--- Directions ---
Please quote exactly the lines below from the line containing "Plåsterberedningen fungerar som" to the line containing "Som en tragisk", both lines included, and nothing else.

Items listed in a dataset

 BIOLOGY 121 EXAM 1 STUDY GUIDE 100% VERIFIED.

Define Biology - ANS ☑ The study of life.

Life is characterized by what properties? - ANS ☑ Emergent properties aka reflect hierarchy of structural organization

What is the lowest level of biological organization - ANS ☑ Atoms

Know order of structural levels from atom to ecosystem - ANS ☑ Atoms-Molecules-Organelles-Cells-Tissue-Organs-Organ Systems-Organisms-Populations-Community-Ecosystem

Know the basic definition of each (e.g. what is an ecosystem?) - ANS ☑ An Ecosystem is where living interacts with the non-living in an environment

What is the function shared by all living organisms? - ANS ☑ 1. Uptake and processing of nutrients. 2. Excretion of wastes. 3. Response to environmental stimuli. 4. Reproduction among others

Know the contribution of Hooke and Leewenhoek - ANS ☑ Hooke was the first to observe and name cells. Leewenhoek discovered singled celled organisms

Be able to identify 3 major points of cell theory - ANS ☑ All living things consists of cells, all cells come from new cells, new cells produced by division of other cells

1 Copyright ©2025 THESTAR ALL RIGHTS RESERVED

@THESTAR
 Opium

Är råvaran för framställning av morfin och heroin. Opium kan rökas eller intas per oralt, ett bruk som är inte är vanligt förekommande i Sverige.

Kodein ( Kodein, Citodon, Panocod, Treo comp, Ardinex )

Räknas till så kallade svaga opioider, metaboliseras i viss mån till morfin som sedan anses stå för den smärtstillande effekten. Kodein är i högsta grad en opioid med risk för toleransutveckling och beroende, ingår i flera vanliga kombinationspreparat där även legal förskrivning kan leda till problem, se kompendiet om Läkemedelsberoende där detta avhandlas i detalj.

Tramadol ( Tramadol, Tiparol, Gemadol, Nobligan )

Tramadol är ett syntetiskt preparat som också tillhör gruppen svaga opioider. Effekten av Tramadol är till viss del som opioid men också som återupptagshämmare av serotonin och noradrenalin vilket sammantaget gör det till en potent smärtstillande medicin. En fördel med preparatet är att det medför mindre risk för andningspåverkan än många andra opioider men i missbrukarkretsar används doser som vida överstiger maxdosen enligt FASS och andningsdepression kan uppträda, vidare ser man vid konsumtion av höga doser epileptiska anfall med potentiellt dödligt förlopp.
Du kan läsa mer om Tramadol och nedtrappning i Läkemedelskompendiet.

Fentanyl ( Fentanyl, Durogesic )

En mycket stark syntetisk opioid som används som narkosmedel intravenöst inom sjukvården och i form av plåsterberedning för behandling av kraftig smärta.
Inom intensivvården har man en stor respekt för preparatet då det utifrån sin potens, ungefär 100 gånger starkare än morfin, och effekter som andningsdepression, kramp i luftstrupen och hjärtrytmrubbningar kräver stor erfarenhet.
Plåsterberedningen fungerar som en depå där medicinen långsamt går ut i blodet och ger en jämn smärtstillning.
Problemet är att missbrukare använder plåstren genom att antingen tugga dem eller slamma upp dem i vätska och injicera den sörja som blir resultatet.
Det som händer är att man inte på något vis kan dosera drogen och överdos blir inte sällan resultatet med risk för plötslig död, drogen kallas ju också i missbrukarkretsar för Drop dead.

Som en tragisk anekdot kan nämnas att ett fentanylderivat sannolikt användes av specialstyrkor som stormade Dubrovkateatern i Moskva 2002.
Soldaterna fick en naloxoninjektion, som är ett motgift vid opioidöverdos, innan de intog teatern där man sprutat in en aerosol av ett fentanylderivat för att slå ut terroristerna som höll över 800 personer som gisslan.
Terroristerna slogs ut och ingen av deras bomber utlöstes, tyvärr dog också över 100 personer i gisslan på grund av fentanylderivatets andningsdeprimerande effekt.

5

--- Response area ---
Plåsterberedningen fungerar som en depå där medicinen långsamt går ut i blodet och ger en jämn smärtstillning.
Problemet är att missbrukare använder plåstren genom att antingen tugga dem eller slamma upp dem i vätska och injicera den sörja som blir resultatet.
Det som händer är att man inte på något vis kan dosera drogen och överdos blir inte sällan resultatet med risk för plötslig död, drogen kallas ju också i missbrukarkretsar för Drop dead.

Som en tragisk anekdot kan nämnas att ett fentanylderivat sannolikt användes av specialstyrkor som stormade Dubrovkateatern i Moskva 2002.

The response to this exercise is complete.